Ce que Naylor n'aurait pas pu prédire
Voici la partie la plus étrange de toute l'histoire. Le système simplifié de Naylor a eu un tel succès qu'il a en fait ramené les gens vers la tradition plus profonde qu'il avait écartée. Le format en douze paragraphes a créé un intérêt massif pour l'astrologie. Cet intérêt massif a finalement conduit les gens à découvrir les thèmes astraux, les ascendants, les signes lunaires, les transits planétaires et toute la complexité que Naylor avait supprimée.
L'horoscope de journal était une porte d'entrée. Il l'est toujours. Mais la porte d'entrée n'est pas la destination.
Le zodiaque a survécu pendant plus de trois mille ans non pas grâce aux colonnes de journaux, mais parce que l'impulsion humaine de trouver un sens dans le ciel est l'une des choses les plus anciennes et les plus persistantes chez nous. Les Babyloniens levaient les yeux et voyaient la volonté des dieux. Les Grecs levaient les yeux et voyaient l'architecture de l'âme. Les médecins médiévaux levaient les yeux et voyaient la clé de la santé humaine. Vous levez les yeux et voyez votre signe.

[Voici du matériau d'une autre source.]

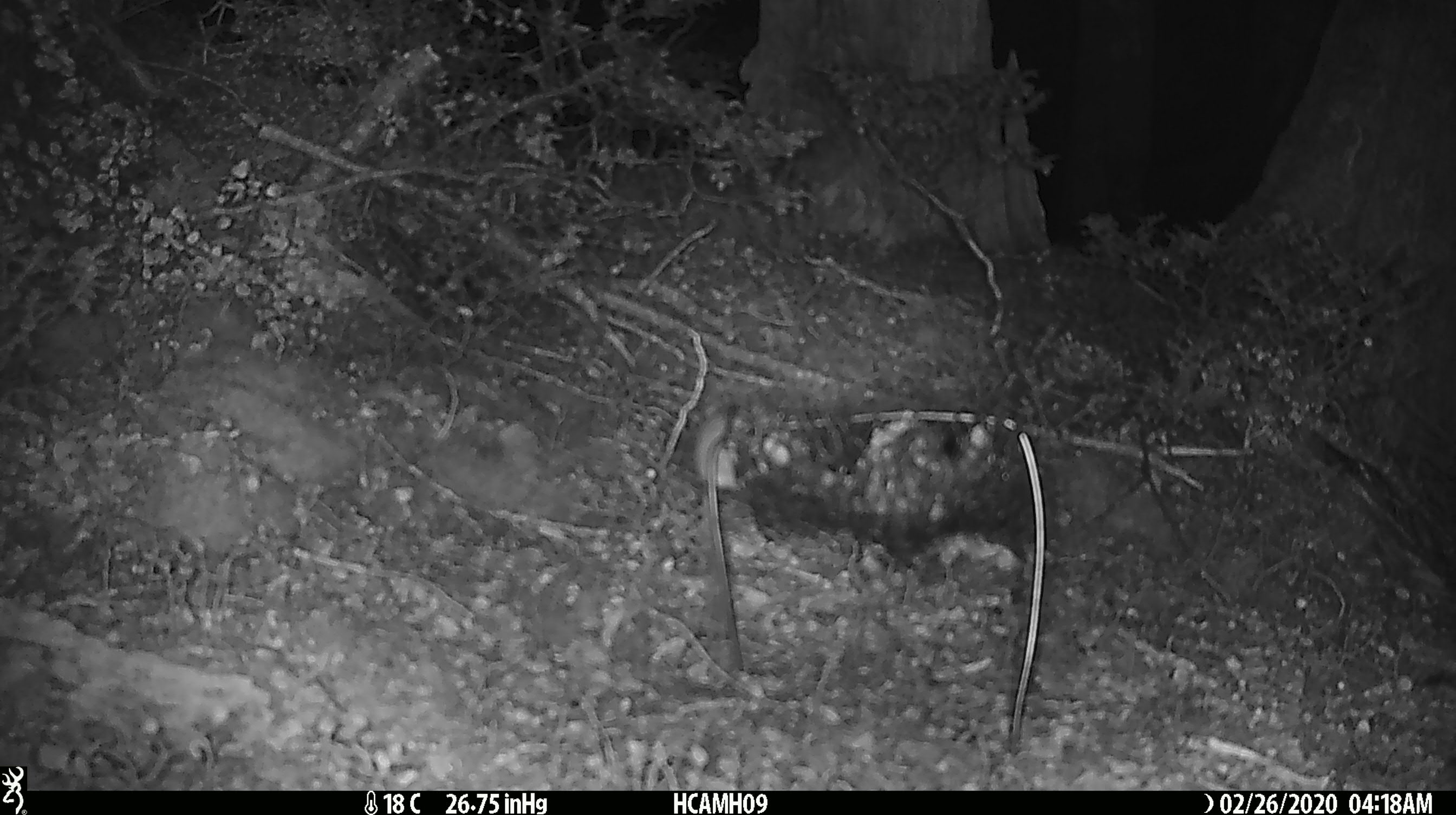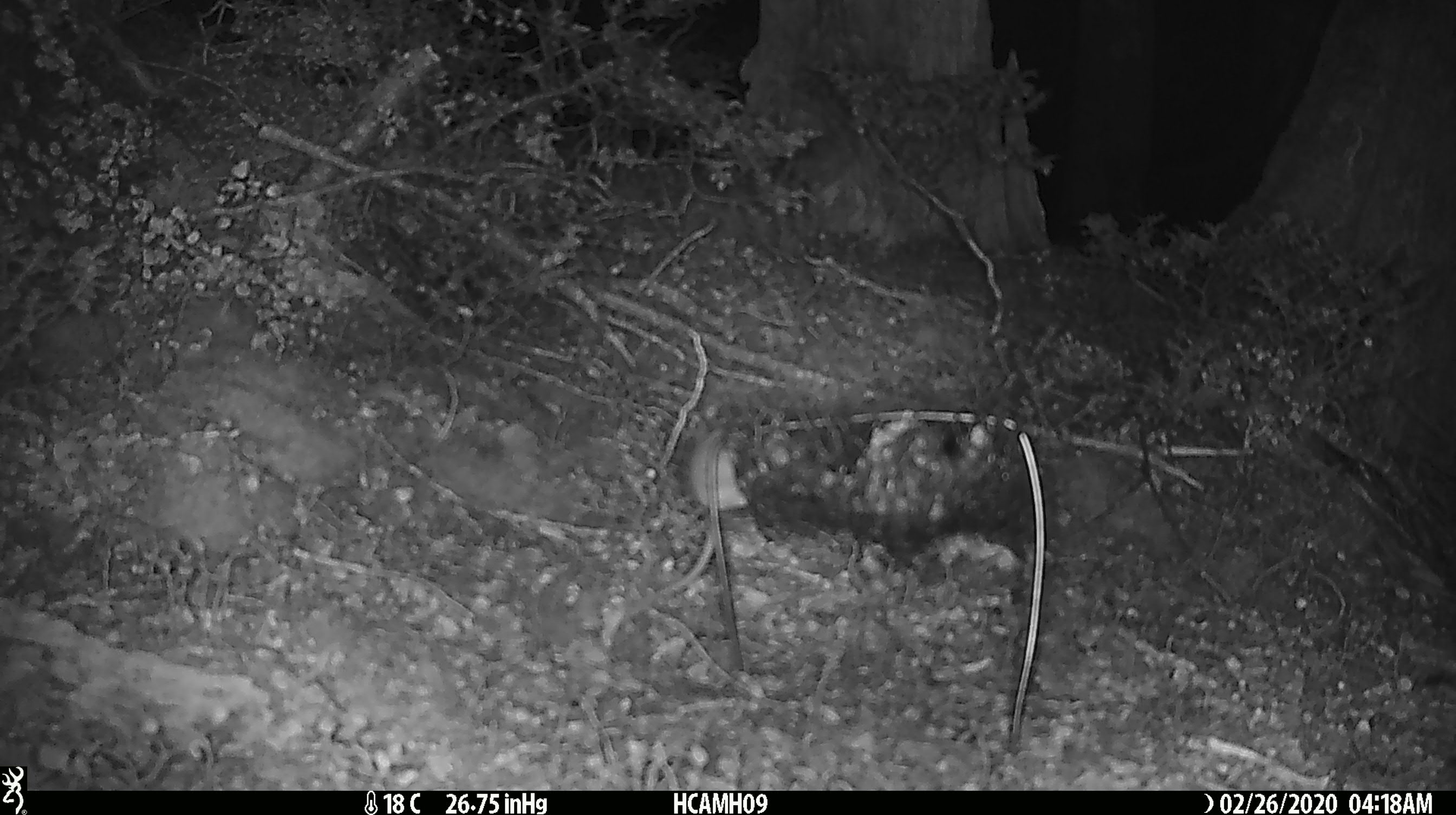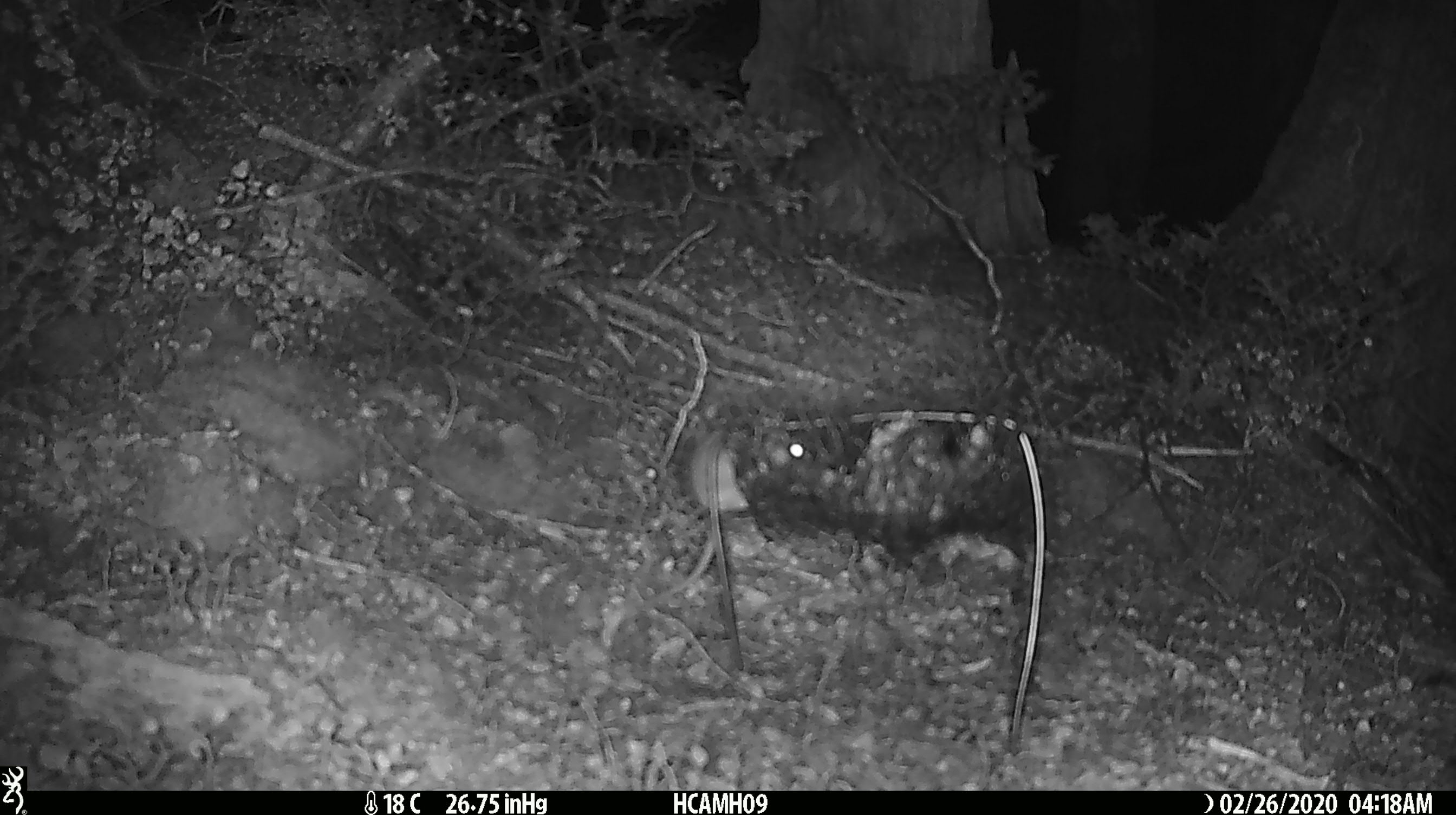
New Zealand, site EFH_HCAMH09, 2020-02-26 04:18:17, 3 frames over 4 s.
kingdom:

Toutes ces façons de faire sont une seule et même chose. Se placer dans quelque chose de plus grand. Relier les schémas de votre vie aux schémas du cosmos. Ce n'est pas un tour de passe-passe de journal. C'est l'un des instincts humains les plus anciens qui soient.
R.H. Naylor nous a donné un raccourci. Le raccourci fonctionne. Mais si vous voulez la vraie chose, vous devez aller plus loin que la page de l'horoscope. Vous devez vous engager avec votre signe non pas comme une étiquette, mais comme un symbole vivant, à travers le rituel, la pratique, à travers les cristaux et les senteurs et les éléments qui lui sont associés depuis des millénaires.
C'est à cela que le zodiaque servait. C'est à cela qu'il sert encore. La chronique de journal n'était que le début.